_WHAT IS ASKED_
Write out the lines of the listing below verbatim, starting with the line that contains "Between choppy water" and continuing through the last line of the listing, both included.

_DATASET RECORDS_
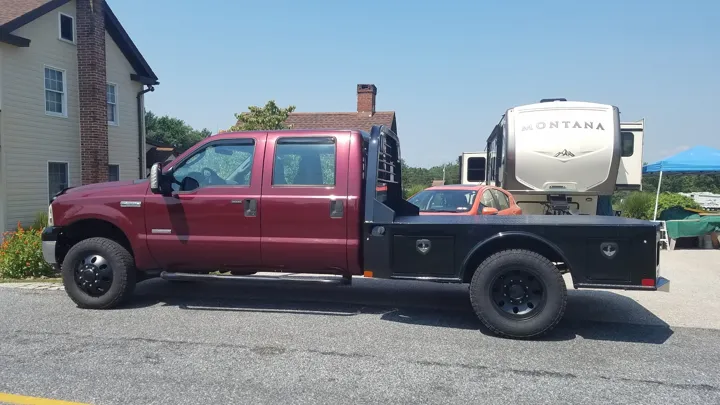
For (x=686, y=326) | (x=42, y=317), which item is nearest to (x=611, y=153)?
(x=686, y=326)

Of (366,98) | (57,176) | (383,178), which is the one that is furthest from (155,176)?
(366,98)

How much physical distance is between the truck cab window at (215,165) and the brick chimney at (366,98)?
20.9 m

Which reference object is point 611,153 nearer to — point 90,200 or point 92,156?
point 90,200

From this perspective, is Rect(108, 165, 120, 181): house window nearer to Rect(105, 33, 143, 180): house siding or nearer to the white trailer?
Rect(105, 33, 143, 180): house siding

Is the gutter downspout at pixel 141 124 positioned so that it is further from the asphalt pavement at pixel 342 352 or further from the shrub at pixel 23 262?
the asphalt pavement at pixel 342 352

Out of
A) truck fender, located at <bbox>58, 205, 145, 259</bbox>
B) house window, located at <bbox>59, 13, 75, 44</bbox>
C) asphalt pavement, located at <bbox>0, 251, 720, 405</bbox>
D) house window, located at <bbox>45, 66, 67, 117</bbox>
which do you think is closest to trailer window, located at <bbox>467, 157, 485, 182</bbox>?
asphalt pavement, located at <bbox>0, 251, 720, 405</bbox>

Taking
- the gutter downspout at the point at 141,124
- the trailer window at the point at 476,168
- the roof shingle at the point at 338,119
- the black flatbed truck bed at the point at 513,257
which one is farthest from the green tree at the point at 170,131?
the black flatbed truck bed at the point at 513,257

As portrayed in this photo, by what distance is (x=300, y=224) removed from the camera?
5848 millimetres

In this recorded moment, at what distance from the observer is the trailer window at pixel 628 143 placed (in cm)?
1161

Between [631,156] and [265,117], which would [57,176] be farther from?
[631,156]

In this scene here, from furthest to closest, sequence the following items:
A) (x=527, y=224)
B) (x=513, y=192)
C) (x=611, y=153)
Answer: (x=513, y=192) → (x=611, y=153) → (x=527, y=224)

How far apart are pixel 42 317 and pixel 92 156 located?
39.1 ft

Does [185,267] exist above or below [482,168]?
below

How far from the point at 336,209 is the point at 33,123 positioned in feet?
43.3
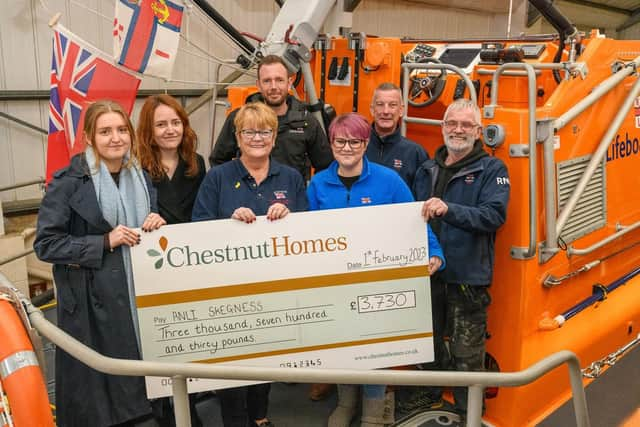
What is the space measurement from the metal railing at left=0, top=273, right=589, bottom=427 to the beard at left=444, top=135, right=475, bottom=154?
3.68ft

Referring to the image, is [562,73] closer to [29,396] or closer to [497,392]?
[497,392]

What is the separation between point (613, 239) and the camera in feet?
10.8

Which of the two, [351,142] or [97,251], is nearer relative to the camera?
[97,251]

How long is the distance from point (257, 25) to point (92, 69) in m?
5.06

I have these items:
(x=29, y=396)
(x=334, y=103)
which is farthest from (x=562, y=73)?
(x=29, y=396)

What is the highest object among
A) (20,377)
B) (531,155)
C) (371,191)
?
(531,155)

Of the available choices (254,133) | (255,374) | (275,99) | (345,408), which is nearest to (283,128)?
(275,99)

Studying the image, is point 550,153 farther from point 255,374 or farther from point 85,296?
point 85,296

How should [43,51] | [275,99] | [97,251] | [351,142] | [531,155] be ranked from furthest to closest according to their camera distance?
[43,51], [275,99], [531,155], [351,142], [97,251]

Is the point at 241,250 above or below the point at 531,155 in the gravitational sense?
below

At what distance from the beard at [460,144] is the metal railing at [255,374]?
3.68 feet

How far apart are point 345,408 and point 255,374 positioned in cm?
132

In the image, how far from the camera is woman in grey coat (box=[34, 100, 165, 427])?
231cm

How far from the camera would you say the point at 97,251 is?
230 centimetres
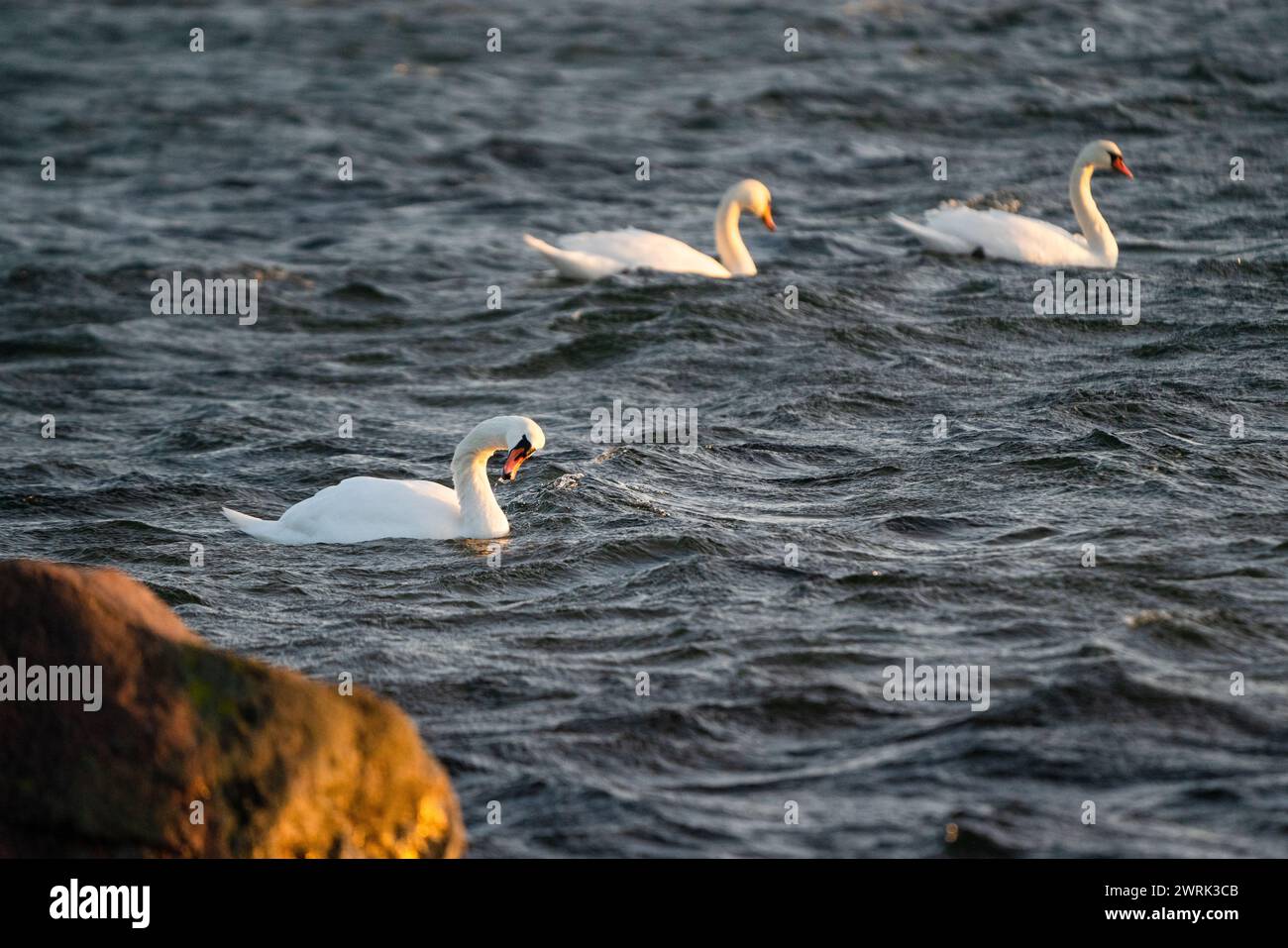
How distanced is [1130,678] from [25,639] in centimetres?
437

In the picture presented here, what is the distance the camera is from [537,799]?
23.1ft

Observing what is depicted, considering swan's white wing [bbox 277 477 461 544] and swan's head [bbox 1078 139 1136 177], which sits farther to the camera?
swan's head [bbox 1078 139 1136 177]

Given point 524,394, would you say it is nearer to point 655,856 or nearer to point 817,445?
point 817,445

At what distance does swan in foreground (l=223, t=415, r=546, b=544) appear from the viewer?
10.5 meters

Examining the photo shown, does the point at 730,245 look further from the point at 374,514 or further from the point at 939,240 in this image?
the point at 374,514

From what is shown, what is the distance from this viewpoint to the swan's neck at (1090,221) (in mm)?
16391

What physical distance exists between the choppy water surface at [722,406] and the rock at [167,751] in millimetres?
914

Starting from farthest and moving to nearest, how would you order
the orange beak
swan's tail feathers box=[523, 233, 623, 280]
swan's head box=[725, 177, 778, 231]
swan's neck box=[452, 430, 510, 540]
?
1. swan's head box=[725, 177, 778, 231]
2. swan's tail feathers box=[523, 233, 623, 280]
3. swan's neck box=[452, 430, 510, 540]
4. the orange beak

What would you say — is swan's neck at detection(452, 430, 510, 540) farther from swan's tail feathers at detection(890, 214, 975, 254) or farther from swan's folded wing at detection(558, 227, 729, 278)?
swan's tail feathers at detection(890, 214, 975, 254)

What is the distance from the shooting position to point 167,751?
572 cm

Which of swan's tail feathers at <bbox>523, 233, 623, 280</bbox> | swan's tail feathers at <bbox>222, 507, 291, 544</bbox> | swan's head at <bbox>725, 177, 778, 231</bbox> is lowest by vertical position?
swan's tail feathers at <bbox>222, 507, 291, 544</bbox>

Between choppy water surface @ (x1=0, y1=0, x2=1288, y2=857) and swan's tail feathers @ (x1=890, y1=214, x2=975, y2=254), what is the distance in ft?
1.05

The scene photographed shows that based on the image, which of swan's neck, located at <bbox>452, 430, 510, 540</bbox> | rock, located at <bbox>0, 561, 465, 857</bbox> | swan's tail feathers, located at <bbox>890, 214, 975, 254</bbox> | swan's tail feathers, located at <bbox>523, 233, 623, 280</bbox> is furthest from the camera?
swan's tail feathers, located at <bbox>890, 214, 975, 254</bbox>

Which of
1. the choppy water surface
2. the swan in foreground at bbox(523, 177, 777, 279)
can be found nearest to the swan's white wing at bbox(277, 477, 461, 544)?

_TASK ANSWER_
Between choppy water surface @ (x1=0, y1=0, x2=1288, y2=857) and swan's tail feathers @ (x1=890, y1=214, x2=975, y2=254), what is the distance in ft?
1.05

The scene photographed shows that based on the image, which of swan's neck, located at <bbox>452, 430, 510, 540</bbox> | rock, located at <bbox>0, 561, 465, 857</bbox> | swan's tail feathers, located at <bbox>890, 214, 975, 254</bbox> | swan's tail feathers, located at <bbox>523, 233, 623, 280</bbox> is furthest from the camera?
swan's tail feathers, located at <bbox>890, 214, 975, 254</bbox>

Which of
1. the choppy water surface
2. the swan in foreground at bbox(523, 177, 777, 279)
can be found nearest to the swan's white wing at bbox(277, 477, 461, 544)?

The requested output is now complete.